Sorry I digressed, but I could not resist relating that sequel to a very tragic incident.

Then there was the Dominican guy located at Monkey Mountain, who was very dark-skinned but had the clearest white eyeballs. He was small built, and his friends dubbed him “snowball”, a name which he cheerfully adopted.

Early on, he introduced himself, giving me his real name, and asked if I could pick up his mail from Lethem when I passed through on the Friday “Mail Run”.

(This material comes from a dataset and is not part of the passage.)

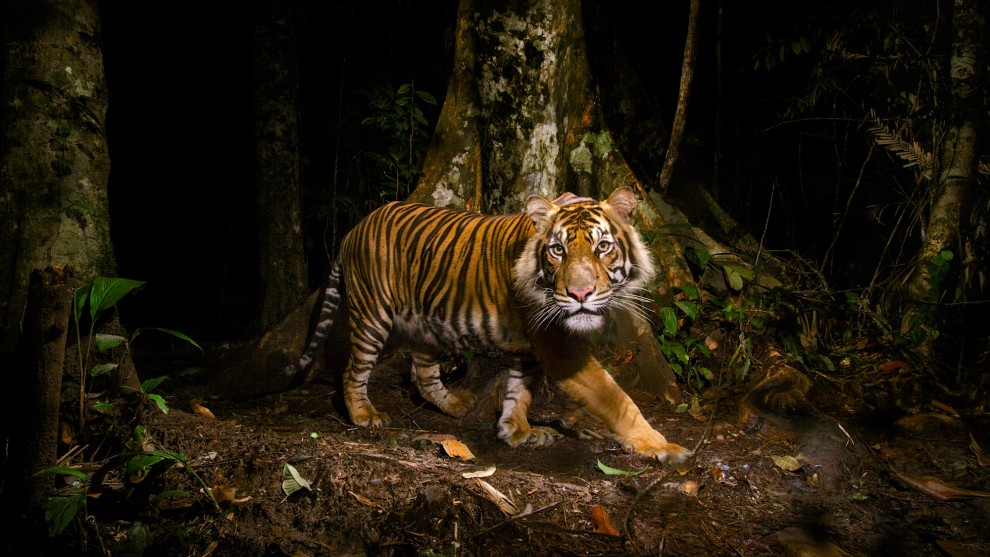 © Steve Winter. Sumatran tiger, Sumatra, Indonesia.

I was quite happy to do so, and he always expressed his gratitude. Even though on occasion it was a parcel from Dominica with perishables which had gone bad, it was from “home”. In 1967, I left the service of BGA for just over a year. On my first flight to Monkey Mountain after my return, I made my usual three-point landing on the DC-3, a type of landing for which I was known.
After taxiing to the parking area, I happened to look out and observe a familiar figure running out from the nearby “outhouse” adjoining the grocery store/”terminal” while pulling his pants up. He boarded the aircraft, pushing past disembarking passengers, and made his way to the cockpit. On arrival there, he stared at me with tears in his eyes. Finally he burst out, “I saw de airplane land, an know dat only one man does land like dat, an dat is you come back. Dem did tell me dat you bin ah Africa flyin mung all dem savages, and me heart bleed.” It was a humorous but very touching experience.

There have been so many small but meaningful incidents, but I will narrate just one more to give some diversity to the picture: Where we landed on the Kurupung River, on the mountain top above Tumereng, the miners were largely dependent on our flights for their supplies, since the trail up from the river below was often steep and their loads burdensome. We would be met at the mooring point, and often given packets of diamonds, no receipt asked for or given, to deliver to their agent at Tumereng. I recall one occasion when one of the guys, a ‘huge’ man, showed me his boots which were falling apart. They were size 14, and he had to have them made by a shoemaker in Georgetown.

He asked if I could help him, and he gave me an address in La Penitence. With some difficulty, I located the shoemaker, placed the order, and collected the boots.

I cannot describe the pleasure he showed when I delivered them. He did a jig on the river bank, and was waving them at his buddies. He offered me some diamonds at “bush” price, which I understood was a fraction of their true value, but not knowing the difference between a diamond and a “granny”, although I trusted him, I declined.

I regret that I have not been able to give a better picture of these men. And let us not forget the women who support them. I had great respect for them, especially those in the remote areas in which we provided essential support. Most had little or no communication.

Out of touch, I have no idea of the current environment or situation, but while there must inevitably have been improvements, I expect that much remains unchanged.

They deserve our gratitude and our respect.